[[ Source records open ]]

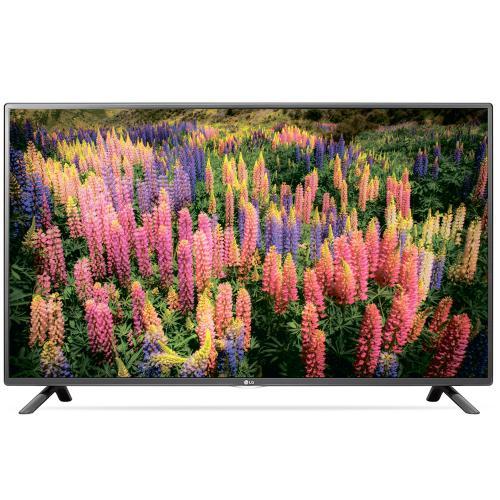 """Телевизор LG 42LF580V 42"""""""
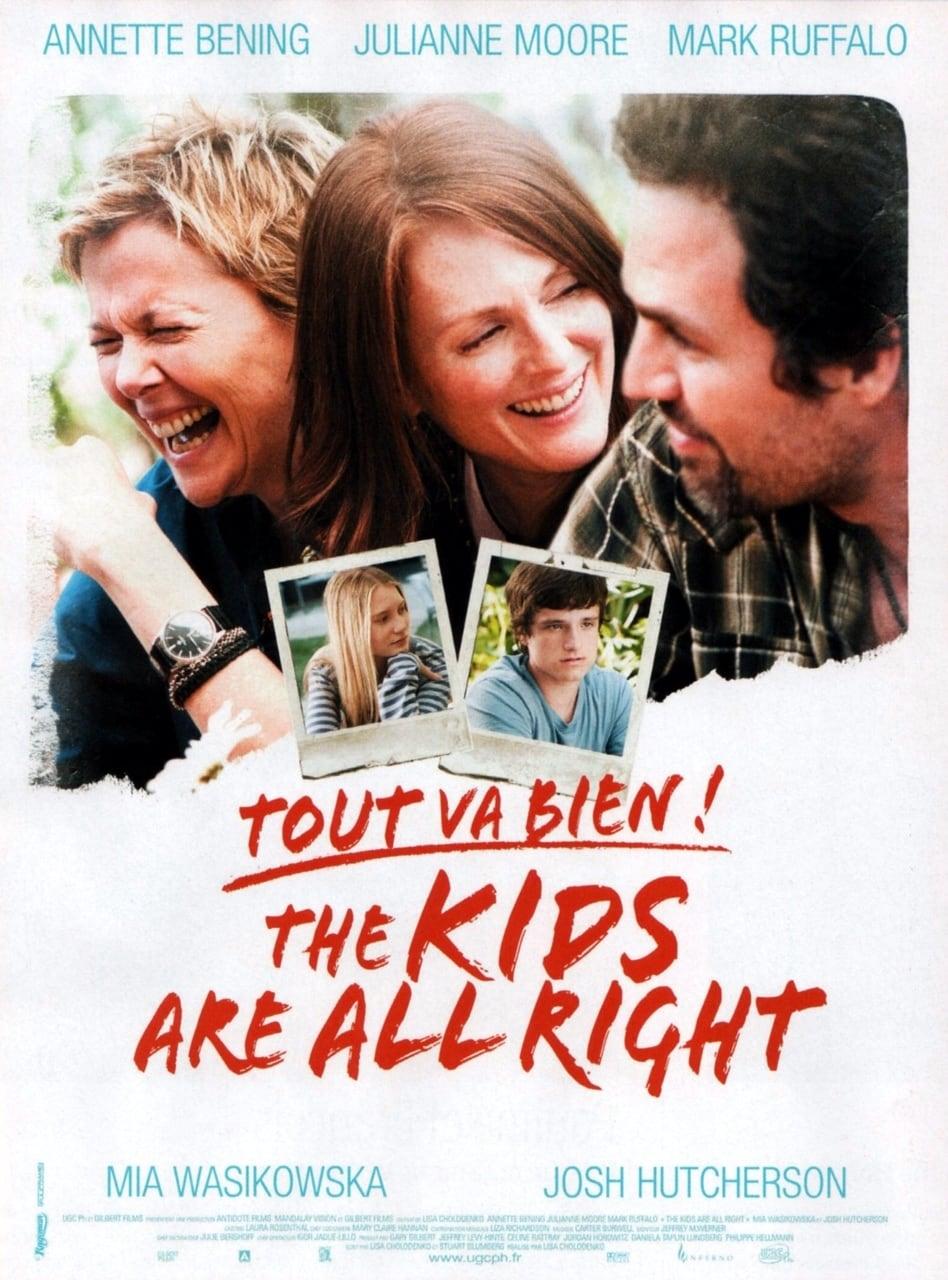 affiche du film Tout va bien ! The Kids Are All Right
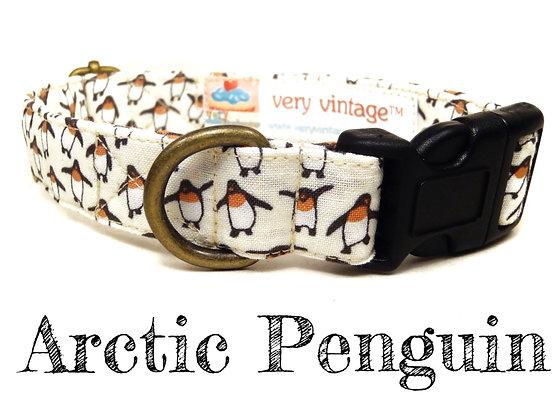 Arctic Penguin Dog Collar - Medium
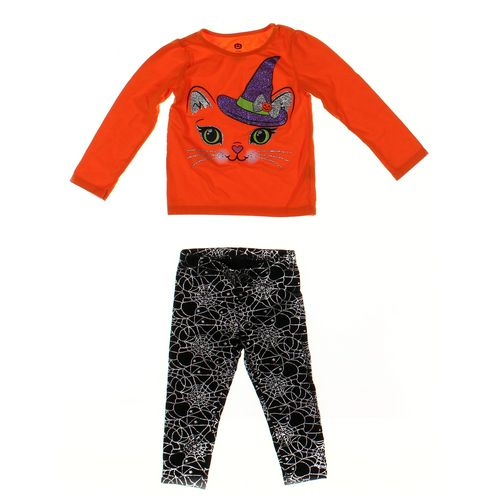 Halloween Pants & Shirt Set in size 2/2T at up to 95% Off - Swap.com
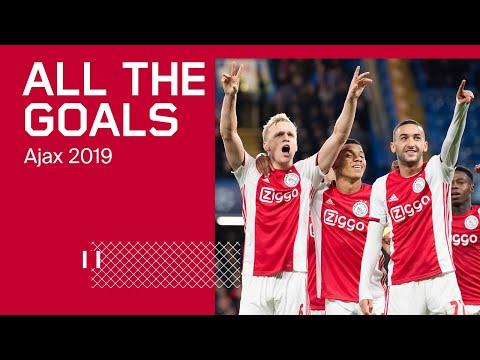 ALL THE GOALS - Ajax in 2019 | 163 goals, a NEW record! 💥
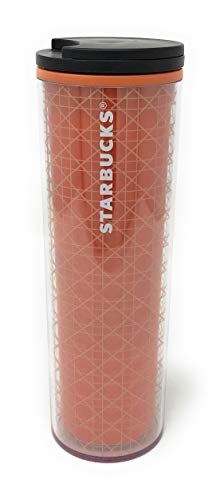 Starbucks 16oz Cold Cup Tumbler Travel Mug Insulated Cold Cup for Fall 2018, Orange and White Gift for Halloween and your favorite Coffee or Pumpkin Spice Latte BPA Free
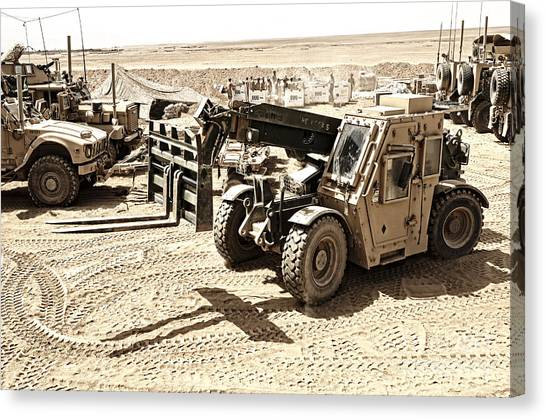 Forklifts Canvas Print - A Combat Logistics Battalion by Stocktrek Images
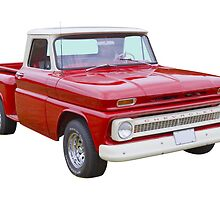 1965 Chevrolet Pickup Truck by KWJphotoart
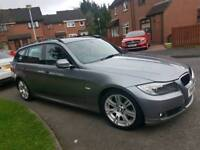 59plate Bmw 318d msport touring auto 320d Audi mercedes may swap px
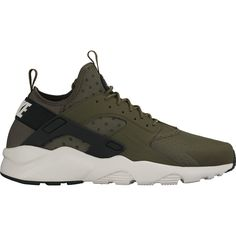 NIKE AIR HUARACHE RUN ULTRA OLIVE CARGO KHAKI size 11 DS #Nike #AthleticSneakers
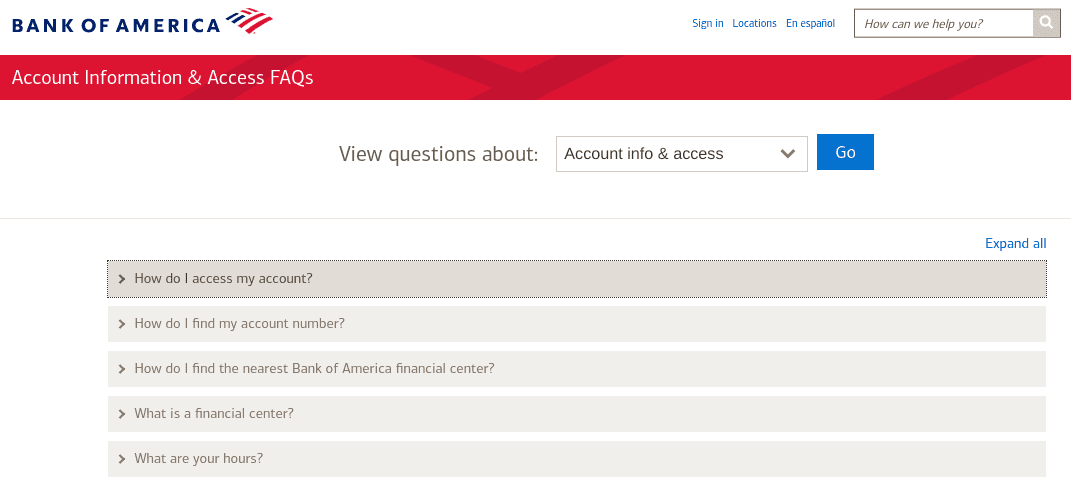 The FAQs page on the Bank of America website.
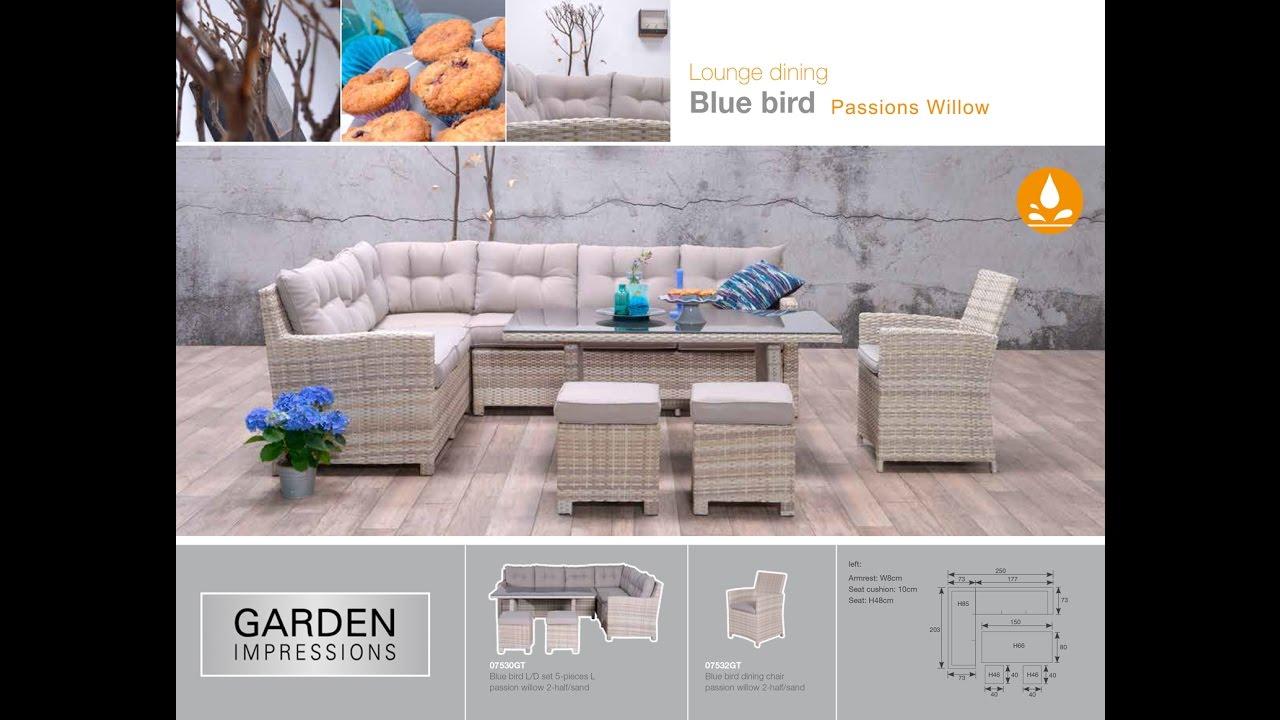 garden impressions blue bird lounge dining youtube. Black Bedroom Furniture Sets. Home Design Ideas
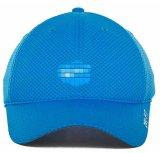 Цвет бейсбольной кепки голубой с логосом вышивки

[[ Source records closed ]]

> The task
An exact transcription of the material is required, without any pictures.

> Final answer
 """Телевизор LG 42LF580V 42"""""""
 affiche du film Tout va bien ! The Kids Are All Right
 Arctic Penguin Dog Collar - Medium
 Halloween Pants & Shirt Set in size 2/2T at up to 95% Off - Swap.com
 ALL THE GOALS - Ajax in 2019 | 163 goals, a NEW record! 💥
 Starbucks 16oz Cold Cup Tumbler Travel Mug Insulated Cold Cup for Fall 2018, Orange and White Gift for Halloween and your favorite Coffee or Pumpkin Spice Latte BPA Free
 Forklifts Canvas Print - A Combat Logistics Battalion by Stocktrek Images
 1965 Chevrolet Pickup Truck by KWJphotoart
 59plate Bmw 318d msport touring auto 320d Audi mercedes may swap px
 NIKE AIR HUARACHE RUN ULTRA OLIVE CARGO KHAKI size 11 DS #Nike #AthleticSneakers
 The FAQs page on the Bank of America website.
 garden impressions blue bird lounge dining youtube. Black Bedroom Furniture Sets. Home Design Ideas
 Цвет бейсбольной кепки голубой с логосом вышивки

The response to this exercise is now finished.